───── DATA FOR PROCESSING

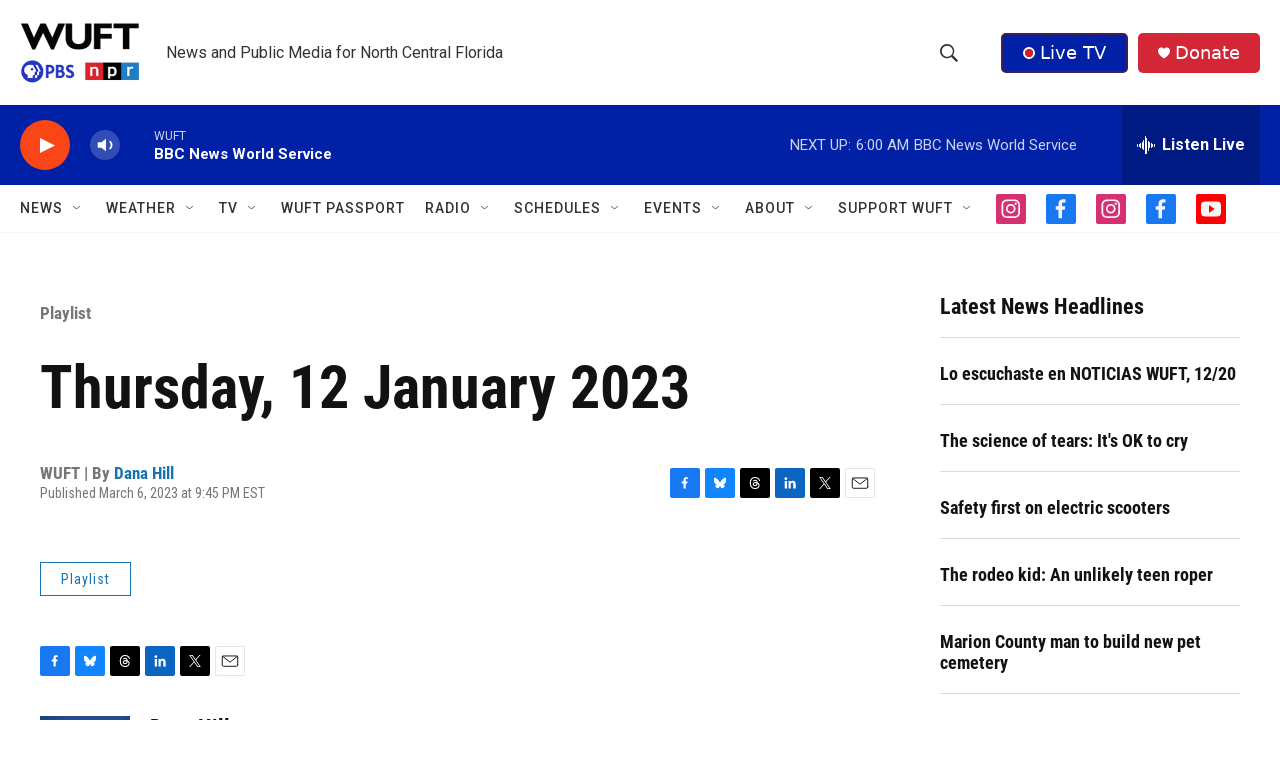

--- FILE ---
content_type: text/html; charset=utf-8
request_url: https://www.google.com/recaptcha/api2/aframe
body_size: 268
content:
<!DOCTYPE HTML><html><head><meta http-equiv="content-type" content="text/html; charset=UTF-8"></head><body><script nonce="JkS029gFzhzKUuLQ8htwTg">/** Anti-fraud and anti-abuse applications only. See google.com/recaptcha */ try{var clients={'sodar':'https://pagead2.googlesyndication.com/pagead/sodar?'};window.addEventListener("message",function(a){try{if(a.source===window.parent){var b=JSON.parse(a.data);var c=clients[b['id']];if(c){var d=document.createElement('img');d.src=c+b['params']+'&rc='+(localStorage.getItem("rc::a")?sessionStorage.getItem("rc::b"):"");window.document.body.appendChild(d);sessionStorage.setItem("rc::e",parseInt(sessionStorage.getItem("rc::e")||0)+1);localStorage.setItem("rc::h",'1766304250884');}}}catch(b){}});window.parent.postMessage("_grecaptcha_ready", "*");}catch(b){}</script></body></html>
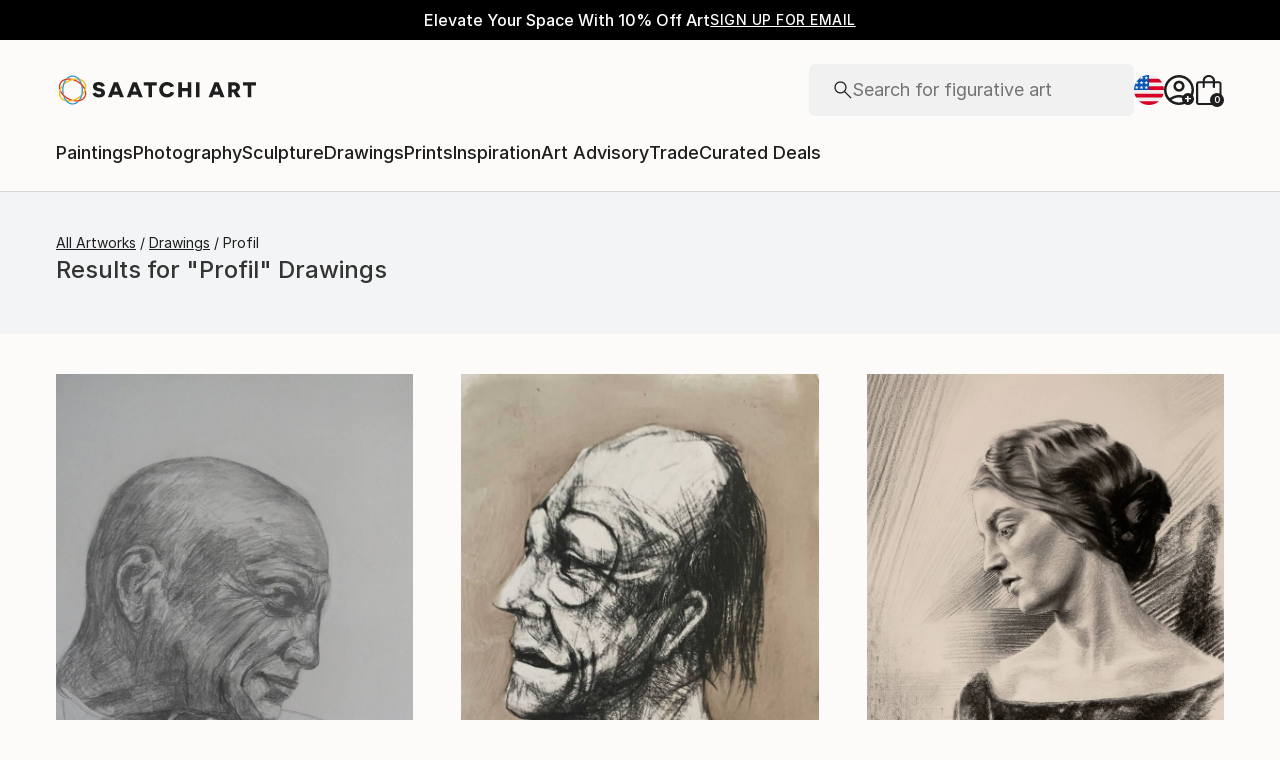

--- FILE ---
content_type: application/javascript
request_url: https://api.lightboxcdn.com/z9gd/44901/www.saatchiart.com/jsonp/z?cb=1769146674448&dre=l&callback=jQuery36407638742168951969_1769146674387&_=1769146674388
body_size: 1173
content:
jQuery36407638742168951969_1769146674387({"success":true,"dre":"l","response":"[base64]"});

──────────

» **WORK INSTRUCTIONS**: Give the count of lines in the listing above that include "recaptcha", with no other words.

» **YOUR SOLUTION**: 2